How do you identify a list of filepaths containing non-ascii characters?

Question:

I would like to print a list of file paths from a Windows directory which contain non-ascii characters. The files are located on deeply-nested subdirectories.

I have two pieces of the problem figured out:

  1. A conditional that can evaluate a character and determine it’s unicode code. Unicode codes greater than 128 are non-ascii characters:
if ord(i) > 128
  1. A script that can extract file paths from a directory recursively:
directory = "C:Temp"

[print(os.path.join(dp, f)) for dp, dn, filenames in os.walk(directory) for f in filenames]

I have tried to combine these two pieces of information in various ways:

[print(os.path.join(dp, f)) for dp, dn, filenames in os.walk(directory) for f in filenames if ord(f) < 128]

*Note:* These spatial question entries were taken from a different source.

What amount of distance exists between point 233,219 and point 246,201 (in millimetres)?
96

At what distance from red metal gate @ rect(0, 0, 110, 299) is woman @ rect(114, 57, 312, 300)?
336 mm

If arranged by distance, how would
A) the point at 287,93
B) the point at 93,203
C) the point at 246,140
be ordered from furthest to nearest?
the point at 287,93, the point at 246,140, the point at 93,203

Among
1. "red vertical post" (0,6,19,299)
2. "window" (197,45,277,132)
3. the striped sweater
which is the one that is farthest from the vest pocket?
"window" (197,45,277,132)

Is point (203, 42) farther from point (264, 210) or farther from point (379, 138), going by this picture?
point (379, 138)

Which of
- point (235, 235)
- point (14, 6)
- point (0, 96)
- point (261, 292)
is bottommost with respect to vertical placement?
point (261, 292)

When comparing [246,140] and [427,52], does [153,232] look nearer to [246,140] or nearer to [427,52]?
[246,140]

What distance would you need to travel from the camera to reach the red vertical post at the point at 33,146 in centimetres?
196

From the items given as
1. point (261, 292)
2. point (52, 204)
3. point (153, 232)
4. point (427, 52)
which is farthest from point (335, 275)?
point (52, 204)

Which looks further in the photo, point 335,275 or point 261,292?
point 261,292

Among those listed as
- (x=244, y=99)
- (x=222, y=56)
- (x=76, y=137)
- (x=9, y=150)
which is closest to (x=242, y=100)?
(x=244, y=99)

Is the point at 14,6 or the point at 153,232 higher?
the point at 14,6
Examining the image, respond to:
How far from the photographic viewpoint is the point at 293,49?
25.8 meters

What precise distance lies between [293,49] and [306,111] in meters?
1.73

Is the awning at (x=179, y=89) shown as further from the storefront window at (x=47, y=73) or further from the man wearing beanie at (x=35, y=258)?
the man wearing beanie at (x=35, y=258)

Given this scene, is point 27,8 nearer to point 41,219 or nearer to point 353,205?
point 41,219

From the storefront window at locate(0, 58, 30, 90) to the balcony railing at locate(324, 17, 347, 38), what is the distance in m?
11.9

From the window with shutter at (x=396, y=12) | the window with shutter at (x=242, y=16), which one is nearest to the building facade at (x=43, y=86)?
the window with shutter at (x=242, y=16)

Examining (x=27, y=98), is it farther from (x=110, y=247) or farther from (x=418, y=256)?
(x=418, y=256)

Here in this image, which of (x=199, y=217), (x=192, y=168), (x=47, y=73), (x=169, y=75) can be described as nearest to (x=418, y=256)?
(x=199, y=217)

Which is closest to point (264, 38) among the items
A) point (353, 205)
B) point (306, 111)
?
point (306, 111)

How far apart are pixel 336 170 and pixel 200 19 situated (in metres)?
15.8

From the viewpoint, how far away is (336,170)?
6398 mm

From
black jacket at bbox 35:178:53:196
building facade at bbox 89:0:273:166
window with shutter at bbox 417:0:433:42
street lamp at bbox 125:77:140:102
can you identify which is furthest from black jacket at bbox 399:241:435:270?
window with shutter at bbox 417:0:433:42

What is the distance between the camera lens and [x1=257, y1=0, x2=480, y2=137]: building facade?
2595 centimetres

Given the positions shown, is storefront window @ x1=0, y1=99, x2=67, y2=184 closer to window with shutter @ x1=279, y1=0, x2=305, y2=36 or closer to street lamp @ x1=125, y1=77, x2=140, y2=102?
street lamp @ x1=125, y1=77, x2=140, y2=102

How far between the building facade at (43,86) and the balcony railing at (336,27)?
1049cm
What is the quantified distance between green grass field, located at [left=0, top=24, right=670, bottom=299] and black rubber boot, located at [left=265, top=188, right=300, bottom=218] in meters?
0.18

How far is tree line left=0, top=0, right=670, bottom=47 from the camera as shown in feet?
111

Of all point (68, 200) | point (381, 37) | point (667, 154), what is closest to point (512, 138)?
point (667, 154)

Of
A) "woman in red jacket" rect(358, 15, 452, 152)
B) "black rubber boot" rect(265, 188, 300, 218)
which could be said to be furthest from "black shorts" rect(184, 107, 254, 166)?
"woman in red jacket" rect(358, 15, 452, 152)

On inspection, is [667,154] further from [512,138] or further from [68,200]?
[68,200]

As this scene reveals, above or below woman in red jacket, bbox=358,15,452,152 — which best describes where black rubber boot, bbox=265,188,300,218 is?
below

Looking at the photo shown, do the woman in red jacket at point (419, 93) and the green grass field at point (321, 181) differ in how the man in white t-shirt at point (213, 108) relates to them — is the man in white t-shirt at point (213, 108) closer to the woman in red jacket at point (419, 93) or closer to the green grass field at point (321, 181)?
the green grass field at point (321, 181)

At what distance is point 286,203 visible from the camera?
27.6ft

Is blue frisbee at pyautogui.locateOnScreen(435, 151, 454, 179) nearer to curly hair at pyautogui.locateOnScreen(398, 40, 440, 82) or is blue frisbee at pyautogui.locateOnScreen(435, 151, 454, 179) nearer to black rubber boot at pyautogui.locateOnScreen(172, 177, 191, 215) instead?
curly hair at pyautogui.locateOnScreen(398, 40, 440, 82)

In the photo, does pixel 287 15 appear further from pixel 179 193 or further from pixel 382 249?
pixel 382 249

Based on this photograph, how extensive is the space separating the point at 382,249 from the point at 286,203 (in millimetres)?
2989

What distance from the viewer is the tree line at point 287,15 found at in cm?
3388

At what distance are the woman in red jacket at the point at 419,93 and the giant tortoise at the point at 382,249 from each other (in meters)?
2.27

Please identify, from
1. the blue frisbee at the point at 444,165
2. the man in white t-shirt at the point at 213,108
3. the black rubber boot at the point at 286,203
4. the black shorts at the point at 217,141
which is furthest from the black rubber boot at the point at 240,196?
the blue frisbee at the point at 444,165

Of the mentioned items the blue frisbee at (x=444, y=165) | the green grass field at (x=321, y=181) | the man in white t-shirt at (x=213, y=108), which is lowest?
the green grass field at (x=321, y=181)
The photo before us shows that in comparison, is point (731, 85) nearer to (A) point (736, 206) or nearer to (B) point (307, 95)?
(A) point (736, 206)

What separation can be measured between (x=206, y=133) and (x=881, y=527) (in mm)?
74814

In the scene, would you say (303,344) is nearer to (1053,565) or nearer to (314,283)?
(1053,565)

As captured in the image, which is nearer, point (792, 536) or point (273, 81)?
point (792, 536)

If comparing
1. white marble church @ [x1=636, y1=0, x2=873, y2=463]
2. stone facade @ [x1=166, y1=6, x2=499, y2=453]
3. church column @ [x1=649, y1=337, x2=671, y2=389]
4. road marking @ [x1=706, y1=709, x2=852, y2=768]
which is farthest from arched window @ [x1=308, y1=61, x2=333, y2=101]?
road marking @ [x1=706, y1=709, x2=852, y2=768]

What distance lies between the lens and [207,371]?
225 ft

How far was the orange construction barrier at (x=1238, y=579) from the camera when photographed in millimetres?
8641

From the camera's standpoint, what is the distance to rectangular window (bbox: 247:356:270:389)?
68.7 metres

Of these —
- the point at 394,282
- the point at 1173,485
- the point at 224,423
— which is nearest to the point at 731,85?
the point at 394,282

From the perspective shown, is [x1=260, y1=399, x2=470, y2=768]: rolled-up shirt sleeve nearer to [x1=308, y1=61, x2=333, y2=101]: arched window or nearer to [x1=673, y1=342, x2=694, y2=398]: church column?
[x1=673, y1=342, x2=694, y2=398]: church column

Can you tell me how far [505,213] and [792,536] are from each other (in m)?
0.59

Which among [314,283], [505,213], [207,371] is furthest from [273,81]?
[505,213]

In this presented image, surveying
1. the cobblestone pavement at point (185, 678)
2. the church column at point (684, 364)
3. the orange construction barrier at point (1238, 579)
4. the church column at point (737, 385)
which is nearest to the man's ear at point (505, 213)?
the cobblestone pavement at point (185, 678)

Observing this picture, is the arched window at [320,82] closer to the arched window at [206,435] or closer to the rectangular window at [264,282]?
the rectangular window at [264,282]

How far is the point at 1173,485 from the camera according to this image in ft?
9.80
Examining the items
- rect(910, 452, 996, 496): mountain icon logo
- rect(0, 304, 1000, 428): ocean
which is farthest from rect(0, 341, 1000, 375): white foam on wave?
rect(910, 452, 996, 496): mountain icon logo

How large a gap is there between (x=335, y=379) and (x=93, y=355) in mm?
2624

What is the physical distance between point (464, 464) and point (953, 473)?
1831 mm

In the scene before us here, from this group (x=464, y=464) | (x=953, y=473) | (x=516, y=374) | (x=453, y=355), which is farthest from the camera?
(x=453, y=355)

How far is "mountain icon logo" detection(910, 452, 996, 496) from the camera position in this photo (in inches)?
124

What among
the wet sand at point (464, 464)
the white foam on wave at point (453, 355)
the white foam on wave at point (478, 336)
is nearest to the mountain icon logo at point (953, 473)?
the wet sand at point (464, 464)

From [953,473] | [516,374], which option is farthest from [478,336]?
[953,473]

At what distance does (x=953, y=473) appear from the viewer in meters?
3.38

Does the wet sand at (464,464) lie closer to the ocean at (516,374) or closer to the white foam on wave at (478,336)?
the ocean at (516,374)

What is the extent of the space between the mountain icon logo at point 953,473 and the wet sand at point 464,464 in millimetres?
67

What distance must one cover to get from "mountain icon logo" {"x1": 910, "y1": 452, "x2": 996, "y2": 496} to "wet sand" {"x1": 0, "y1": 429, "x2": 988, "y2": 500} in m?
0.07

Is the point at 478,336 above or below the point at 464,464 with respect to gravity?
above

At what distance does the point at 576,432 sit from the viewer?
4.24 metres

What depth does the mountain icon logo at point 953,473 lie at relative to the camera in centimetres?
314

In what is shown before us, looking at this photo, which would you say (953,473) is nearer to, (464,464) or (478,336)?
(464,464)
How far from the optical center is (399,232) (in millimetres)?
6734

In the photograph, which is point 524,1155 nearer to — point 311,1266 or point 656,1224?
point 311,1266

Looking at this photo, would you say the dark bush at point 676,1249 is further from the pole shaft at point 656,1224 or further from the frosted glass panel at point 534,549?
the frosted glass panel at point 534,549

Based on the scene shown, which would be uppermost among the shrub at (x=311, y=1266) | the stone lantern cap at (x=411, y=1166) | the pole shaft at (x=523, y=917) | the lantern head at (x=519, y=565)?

This doesn’t work because the input into ord is the filepath, not an individual character. So I’ve tried various ways of changing f into a list of strings:

  1. List comprehension
[print(os.path.join(dp, f)) for dp, dn, filenames in os.walk(directory) for f in filenames if ord([x for x in list(f)] < 128)]

Error code: TypeError: ‘<‘ not supported between instances of ‘list’ and ‘int’

  1. Unpacking
[print(os.path.join(dp, f)) for dp, dn, filenames in os.walk(directory) for f in filenames if ord([x for x in (*f)] < 128)]

Error code: SyntaxError: can’t use starred expression here`

  1. Adding a clause to the list comprehension:
[print(os.path.join(dp, f)) for dp, dn, filenames in os.walk(directory) for x in f in filenames if ord(x < 128)]

Error code: NameError: name ‘f’ is not defined`

In case it’s helpful, this piece of code works – it removes non-ascii characters from filepaths in the directory. I just want to have a list of the files it changes for my own sense of control over the process

def remove_non_ascii_1(text):

    return ''.join(i for i in text if ord(i) < 128)

[os.rename(os.path.join(dp, f), remove_non_ascii_1(os.path.join(dp, f))) for dp, dn, filenames in os.walk(directory) for f in filenames]

Asked By: oymonk

||

Answers:

def is_ascii_filename(fn):
    return all(ord(ch) < 128 for ch in fn)
Answered By: Mark Ransom